To do: In the excerpt on Hdac4 interactions in the striatum below, what SAINT score threshold was used for all Hdac4 IPs?

Page excerpt:
Hdac4 Interactions in the Striatum Are Enriched in Vesicle Trafficking and Synaptic Functions

Given our finding that Hdac4 associates with vesicle transport and neuronal function proteins and that these interactions change with age and Q length, we next wanted to validate these associations and further investigate them in a brain region that is specifically affected by HD. Therefore, we performed a new series of IP-MS experiments in the HD-vulnerable brain region of striatum (50, 51), and first confirmed that the optimized IP conditions still work effectively in the striatum (supplemental Fig. S5). We then performed three biological replicate IPs of endogenous Hdac4 and Hdac5, in parallel to IgG control IPs in dissected striatum, analyzed these by mass spectrometry, and generated specificity-filtered functional interaction networks. A SAINT score of ≥0.95 was used for all Hdac4 IPs (supplemental Table S5). For visualization purposes, some interactions are depicted in supplemental Fig. S6. Similar to the whole brain IPs, we further overlaid information about known Htt-interacting proteins onto our interaction networks, highlighting in red text the proteins also found in the HINT database.

The striatum-specific Hdac4 interaction network has many broad similarities in protein classes and functions as those found in the whole brain interactome. However, unlike in the whole brain IPs, in the striatum we observed a stronger impact of Htt Q length on the Hdac4 interactome. In a PCA analysis of the specificity-filtered interactions, we noticed that the different Q length samples tended to cluster together (Fig 4A), and that age did not have a large impact on this behavior. This can also be seen in the overall distribution of the relative abundances of Hdac4 interactions in the striatum (Fig 4B), which differs from that in the whole brain (Fig 3A).

Fig. 4. — **The Hdac4 protein interaction network in the striatum of HD mouse models.** A, PCA of specificity-filtered Hdac4 interactions revealed Q length-dependent trends in the interactome. B, A Q-length dependent effect on overall Hdac4-interaction associations was observed in striatum. *** p ≤ 0.001, Kruskal-Wallis test. C, Comparison of endogenous Hdac4 interactions in Q20 and Q140 mice at 2 and 10 months age. Each interacting protein is shown as a ring plot with the relative median MS1 abundance levels in each isolation condition depicted as indicated on the Hdac4 ring at the center of the network. Gene names shown in red are Hdac4 specific interactions that are also reported Htt interactions. Edges represent known protein-protein interactions and other associations present in the STRING database. Protein interactions have been functionally grouped and labeled in blue text. Interactions were truncated so that a specificity score of 0.97 was required for 10-month IPs for illustrative purposes. The additional interactions are provided in supplemental Fig. S5.

Collected data:
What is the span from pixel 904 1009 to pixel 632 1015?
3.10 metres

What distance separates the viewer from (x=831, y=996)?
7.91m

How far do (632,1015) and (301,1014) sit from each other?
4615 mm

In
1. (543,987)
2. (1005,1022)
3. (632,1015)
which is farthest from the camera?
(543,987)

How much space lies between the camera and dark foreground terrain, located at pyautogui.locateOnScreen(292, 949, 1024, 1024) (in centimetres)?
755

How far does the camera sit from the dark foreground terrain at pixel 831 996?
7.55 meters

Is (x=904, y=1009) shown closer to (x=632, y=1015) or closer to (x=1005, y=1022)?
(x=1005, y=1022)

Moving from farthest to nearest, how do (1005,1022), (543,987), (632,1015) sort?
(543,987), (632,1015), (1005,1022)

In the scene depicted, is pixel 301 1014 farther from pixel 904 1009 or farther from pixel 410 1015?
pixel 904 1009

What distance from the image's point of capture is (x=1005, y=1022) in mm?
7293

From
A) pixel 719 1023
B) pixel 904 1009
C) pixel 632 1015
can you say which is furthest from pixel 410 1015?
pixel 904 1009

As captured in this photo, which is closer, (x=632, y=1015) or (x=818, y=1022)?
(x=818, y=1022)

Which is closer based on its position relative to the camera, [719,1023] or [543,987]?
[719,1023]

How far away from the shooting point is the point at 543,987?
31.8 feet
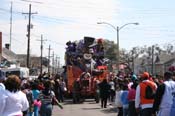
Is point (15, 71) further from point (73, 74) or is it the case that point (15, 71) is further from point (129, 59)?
point (129, 59)

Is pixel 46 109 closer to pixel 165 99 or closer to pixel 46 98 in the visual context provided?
pixel 46 98

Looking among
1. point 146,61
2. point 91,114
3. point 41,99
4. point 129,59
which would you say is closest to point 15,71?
point 91,114

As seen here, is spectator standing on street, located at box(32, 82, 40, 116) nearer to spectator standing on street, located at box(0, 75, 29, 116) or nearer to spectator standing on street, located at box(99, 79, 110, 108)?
spectator standing on street, located at box(0, 75, 29, 116)

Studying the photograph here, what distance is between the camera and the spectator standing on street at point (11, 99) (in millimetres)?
9312

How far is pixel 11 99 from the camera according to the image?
9406 millimetres

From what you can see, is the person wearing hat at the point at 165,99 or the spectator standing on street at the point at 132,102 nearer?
the person wearing hat at the point at 165,99

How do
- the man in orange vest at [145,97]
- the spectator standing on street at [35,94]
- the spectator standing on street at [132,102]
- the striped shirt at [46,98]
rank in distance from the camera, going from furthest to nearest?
1. the spectator standing on street at [35,94]
2. the spectator standing on street at [132,102]
3. the striped shirt at [46,98]
4. the man in orange vest at [145,97]

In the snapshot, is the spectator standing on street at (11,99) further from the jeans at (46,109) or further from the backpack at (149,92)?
the jeans at (46,109)

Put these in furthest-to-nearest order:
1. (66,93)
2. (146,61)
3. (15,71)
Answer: (146,61), (15,71), (66,93)

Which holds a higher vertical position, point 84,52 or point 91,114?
point 84,52

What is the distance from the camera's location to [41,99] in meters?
14.6

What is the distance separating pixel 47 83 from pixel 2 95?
5180 millimetres

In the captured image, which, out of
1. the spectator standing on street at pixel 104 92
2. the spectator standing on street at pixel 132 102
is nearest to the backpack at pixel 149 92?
the spectator standing on street at pixel 132 102

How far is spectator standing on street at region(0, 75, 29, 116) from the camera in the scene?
30.6 ft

Written solution: A SAINT score of ≥0.95.